Not a huge amount of adults are aware of it but student athletes in many schools have huge pressures to use “a little something” to help them out. People have heard about the problems at the professional levels of athleticism—Olympics, national leagues—but I wonder where parents think that pressure begins. It begins in high school. The story isn’t didactic, but realistic, and approved by the football players who were on my writing team.
That manuscript’s opening pages recently won first place for awesome openers with RateYourStory, a lovely recognition of my writing. And, the only recognition that manuscript may ever get. Anyway, that let me know that at least the opening was compelling. Beta readers and critique partners had helped shape it up over a period of years. That was an affirmation I needed.

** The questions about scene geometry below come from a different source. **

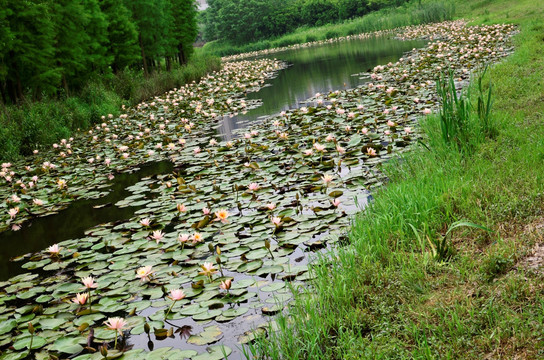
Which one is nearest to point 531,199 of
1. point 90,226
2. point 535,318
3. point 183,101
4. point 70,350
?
point 535,318

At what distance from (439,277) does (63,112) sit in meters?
10.7

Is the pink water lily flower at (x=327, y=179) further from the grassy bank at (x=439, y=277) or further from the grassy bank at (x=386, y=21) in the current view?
the grassy bank at (x=386, y=21)

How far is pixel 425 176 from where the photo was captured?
3.87m

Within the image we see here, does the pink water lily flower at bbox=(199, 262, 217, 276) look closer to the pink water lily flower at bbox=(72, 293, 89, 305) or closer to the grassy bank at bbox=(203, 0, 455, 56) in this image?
the pink water lily flower at bbox=(72, 293, 89, 305)

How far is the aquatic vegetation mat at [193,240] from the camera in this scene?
111 inches

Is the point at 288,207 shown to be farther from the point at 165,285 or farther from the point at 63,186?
the point at 63,186

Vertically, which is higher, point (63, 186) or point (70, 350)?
point (63, 186)

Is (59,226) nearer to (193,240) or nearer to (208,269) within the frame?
(193,240)

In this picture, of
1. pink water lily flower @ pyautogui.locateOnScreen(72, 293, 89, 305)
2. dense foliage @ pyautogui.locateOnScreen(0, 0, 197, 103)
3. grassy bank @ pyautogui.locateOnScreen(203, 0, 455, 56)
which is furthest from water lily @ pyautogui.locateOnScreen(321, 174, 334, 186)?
grassy bank @ pyautogui.locateOnScreen(203, 0, 455, 56)

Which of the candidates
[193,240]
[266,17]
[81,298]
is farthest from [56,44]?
[266,17]

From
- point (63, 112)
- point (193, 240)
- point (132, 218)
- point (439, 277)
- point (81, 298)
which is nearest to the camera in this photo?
point (439, 277)

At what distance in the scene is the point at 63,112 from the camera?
35.7 feet

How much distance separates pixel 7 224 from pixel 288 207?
3649 millimetres

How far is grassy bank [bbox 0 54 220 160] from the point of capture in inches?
365
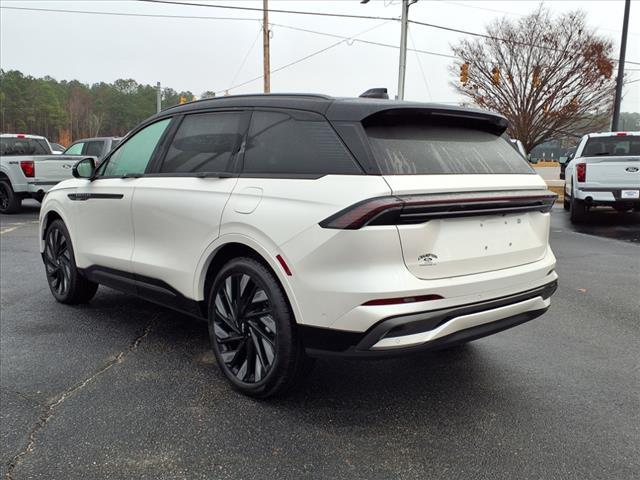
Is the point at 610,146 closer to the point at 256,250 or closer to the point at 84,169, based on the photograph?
the point at 84,169

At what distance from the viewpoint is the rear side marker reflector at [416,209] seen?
8.88ft

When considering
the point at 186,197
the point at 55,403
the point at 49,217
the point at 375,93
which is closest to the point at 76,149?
the point at 49,217

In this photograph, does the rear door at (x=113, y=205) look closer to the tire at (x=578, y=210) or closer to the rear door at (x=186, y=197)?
the rear door at (x=186, y=197)

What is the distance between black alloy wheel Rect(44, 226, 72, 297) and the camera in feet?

SO, WHY DID I TURN DOWN AN OFFER?
I was excited beyond belief when I got an offer from a publisher last year through an online conference. I assumed it was a legitimate offer since it came through a trusted venue. And, it was legitimate, nothing shady at all. But, it was a brand spanking new publishing company. And when I sent the email to agents who had my manuscript or a newish query, one agent (very kindly) walked me through all of the problems associated with such an offer. She pointed out that New Publishing Company’s web site was less than perfect, their only books had been written by a company owner, etc. Kind agent said I’d be better off self-publishing and keeping ALL of the profits since they could offer so little. Never be first with a new company. I heard that again recently from another agent I respect.
For me, the most important factors were two:
- Could they get the book into schools?
- Were they a PAL publisher with SCBWI?
For that book, at that time, those were important factors to me. Now, my factors might be different. I’m at a different place than I was a year ago. The answers to both questions were negative. So, I reluctantly turned down a publisher who sang great praises for my manuscript. And, doing it by email, to this day, felt cold. I still feel terrible, but also I know I did the right thing—for me.

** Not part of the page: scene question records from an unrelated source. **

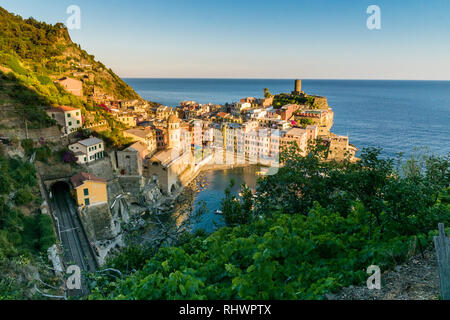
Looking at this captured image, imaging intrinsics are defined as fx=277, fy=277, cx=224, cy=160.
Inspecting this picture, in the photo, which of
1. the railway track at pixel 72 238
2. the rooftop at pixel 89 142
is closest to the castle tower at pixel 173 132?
the rooftop at pixel 89 142

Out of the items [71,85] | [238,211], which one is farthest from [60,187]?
[71,85]

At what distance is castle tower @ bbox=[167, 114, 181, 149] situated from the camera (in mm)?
24547

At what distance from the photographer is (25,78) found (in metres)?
20.3

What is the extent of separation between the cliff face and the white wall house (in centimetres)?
234

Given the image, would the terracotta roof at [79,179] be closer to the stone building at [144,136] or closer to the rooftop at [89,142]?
the rooftop at [89,142]

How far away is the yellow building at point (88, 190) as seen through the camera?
14.1m

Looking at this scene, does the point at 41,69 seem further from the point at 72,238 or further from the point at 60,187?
the point at 72,238

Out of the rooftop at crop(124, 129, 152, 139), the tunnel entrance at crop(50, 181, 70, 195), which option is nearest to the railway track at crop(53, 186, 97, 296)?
the tunnel entrance at crop(50, 181, 70, 195)

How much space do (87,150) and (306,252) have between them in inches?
640

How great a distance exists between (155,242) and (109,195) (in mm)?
11904

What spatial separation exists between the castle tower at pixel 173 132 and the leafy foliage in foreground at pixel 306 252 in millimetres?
19604

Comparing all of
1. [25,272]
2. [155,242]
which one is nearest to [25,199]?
[25,272]
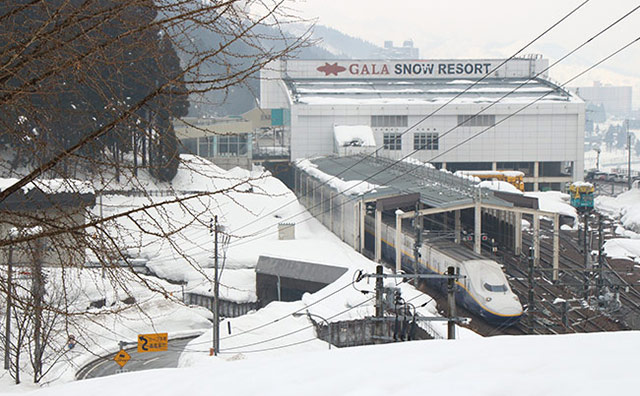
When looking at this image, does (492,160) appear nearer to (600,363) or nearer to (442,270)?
(442,270)

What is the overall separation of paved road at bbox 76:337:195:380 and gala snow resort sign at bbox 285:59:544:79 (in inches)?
1637

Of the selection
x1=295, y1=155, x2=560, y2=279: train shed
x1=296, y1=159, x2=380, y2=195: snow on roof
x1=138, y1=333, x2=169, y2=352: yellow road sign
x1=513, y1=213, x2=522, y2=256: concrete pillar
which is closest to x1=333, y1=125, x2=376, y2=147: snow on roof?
x1=296, y1=159, x2=380, y2=195: snow on roof

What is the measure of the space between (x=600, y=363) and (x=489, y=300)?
16514mm

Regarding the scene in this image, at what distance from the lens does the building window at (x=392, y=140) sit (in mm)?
51156

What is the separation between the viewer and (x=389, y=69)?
61.4 m

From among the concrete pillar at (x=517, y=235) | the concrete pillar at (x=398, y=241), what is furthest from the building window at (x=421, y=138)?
the concrete pillar at (x=398, y=241)

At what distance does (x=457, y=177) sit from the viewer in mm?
35375

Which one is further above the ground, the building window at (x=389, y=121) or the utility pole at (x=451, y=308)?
the building window at (x=389, y=121)

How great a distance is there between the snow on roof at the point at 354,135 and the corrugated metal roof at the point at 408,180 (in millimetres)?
2725

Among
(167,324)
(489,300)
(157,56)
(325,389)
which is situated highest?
(157,56)

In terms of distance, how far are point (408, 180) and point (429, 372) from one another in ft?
92.4

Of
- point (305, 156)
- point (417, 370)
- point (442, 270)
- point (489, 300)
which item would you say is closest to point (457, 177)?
point (442, 270)

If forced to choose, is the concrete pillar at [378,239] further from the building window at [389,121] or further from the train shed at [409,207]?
the building window at [389,121]

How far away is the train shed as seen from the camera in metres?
26.9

Another request for a full came through that same conference. Disappointingly, although they loved it, it wasn’t dual perspective, which they wanted. They asked for more work with the same voice and characters, and dual POV.
This time life got in the way. I had started going blind with early, fast-growing cataracts. Two lens placements, and two additional surgeries later, my vision is not great. It will only get worse from here—it’s just a question of how rapidly that will happen. Writing is harder, so more valued!

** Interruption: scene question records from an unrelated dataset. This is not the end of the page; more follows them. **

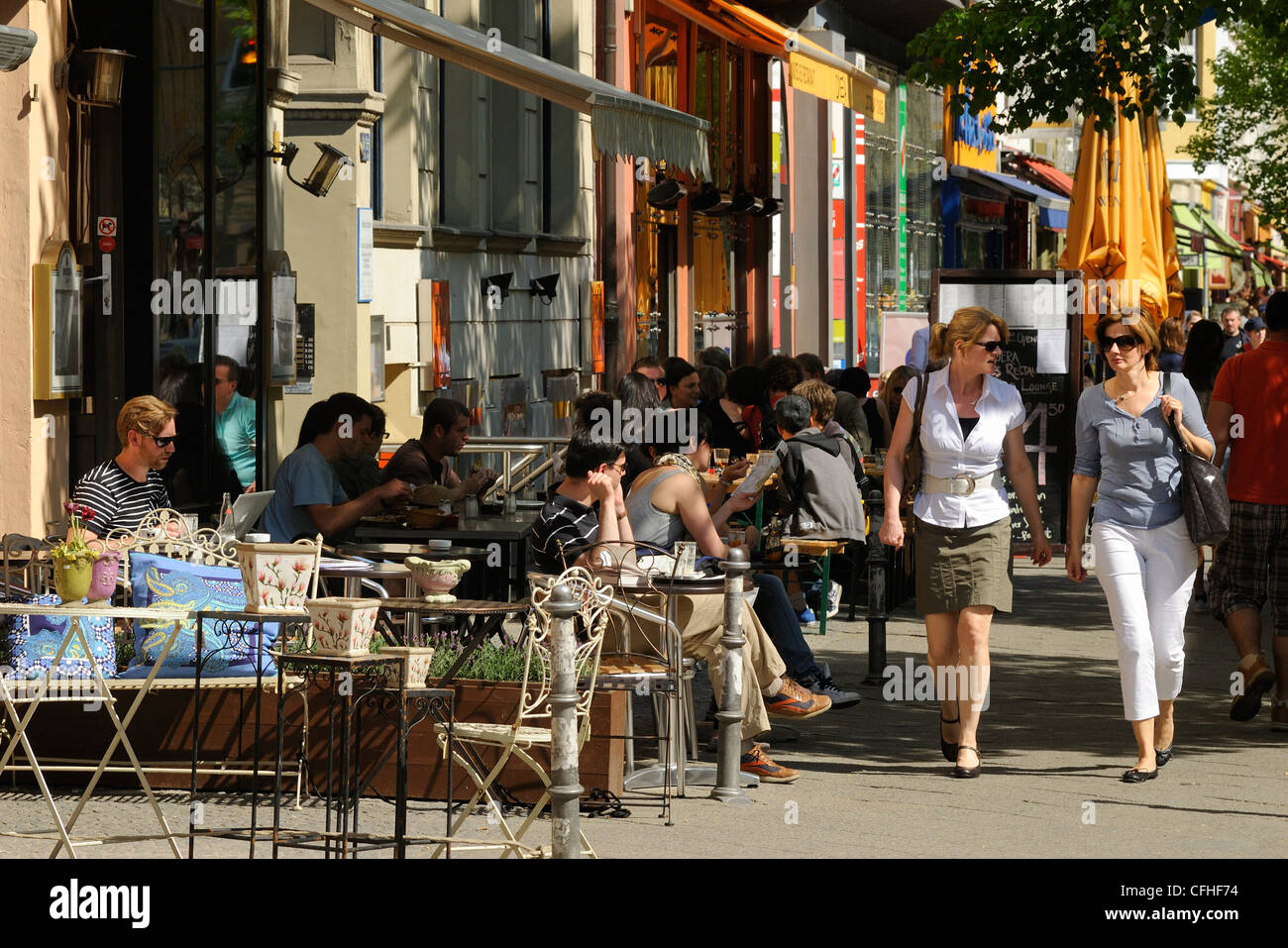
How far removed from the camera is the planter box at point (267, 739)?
762 centimetres

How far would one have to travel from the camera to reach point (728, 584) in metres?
7.82

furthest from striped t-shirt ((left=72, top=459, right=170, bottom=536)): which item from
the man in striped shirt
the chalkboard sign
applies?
the chalkboard sign

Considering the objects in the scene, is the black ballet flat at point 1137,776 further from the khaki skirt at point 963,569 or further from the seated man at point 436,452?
the seated man at point 436,452

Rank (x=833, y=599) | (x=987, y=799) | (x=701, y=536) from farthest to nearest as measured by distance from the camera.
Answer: (x=833, y=599) → (x=701, y=536) → (x=987, y=799)

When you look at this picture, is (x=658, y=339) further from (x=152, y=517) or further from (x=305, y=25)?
(x=152, y=517)

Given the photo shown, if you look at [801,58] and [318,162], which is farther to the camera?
[801,58]

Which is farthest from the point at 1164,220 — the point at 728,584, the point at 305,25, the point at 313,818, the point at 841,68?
the point at 313,818

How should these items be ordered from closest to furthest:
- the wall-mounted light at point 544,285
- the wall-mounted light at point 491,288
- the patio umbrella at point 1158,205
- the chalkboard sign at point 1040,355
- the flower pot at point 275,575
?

My first serious consideration of an offer on that YA manuscript taught me a hard lesson. Don’t assume anything about a publisher.
I’m beyond proud to be releasing a picture book series, and a chapter book series with a small publisher. But, I did my homework. And I made the decision that was right for me.
WHERE DO I GO FROM HERE?
That manuscript has been SO close, and I may pursue it a bit more—enjoy the roller coaster ride. I may not. I change my mind daily. I started the dual POV with the same characters, and have a good start on it. I’ve queried the manuscript more and had full requests, but nada. I’m not patient with querying, and I haven’t done enough. I get way more discouraged when I hear how saturated the market is than I do by the ups and downs. Or I get sidelined by life—as we all do.
Sherry Howard lives with her children and crazy dogs in Middletown, Kentucky, a stone’s throw from the beautiful horse farms her state is always bragging about. She was an award-winning educator, serving as teacher, consultant, and principal in one of the largest urban-suburban school districts in the US. Sherry loves to read, write, cook, and sit in the sand watching the waves when she can. Her poems and stories have appeared in multiple journals and anthologies. Her picture books and chapter books release with Clear Fork Publishing this year.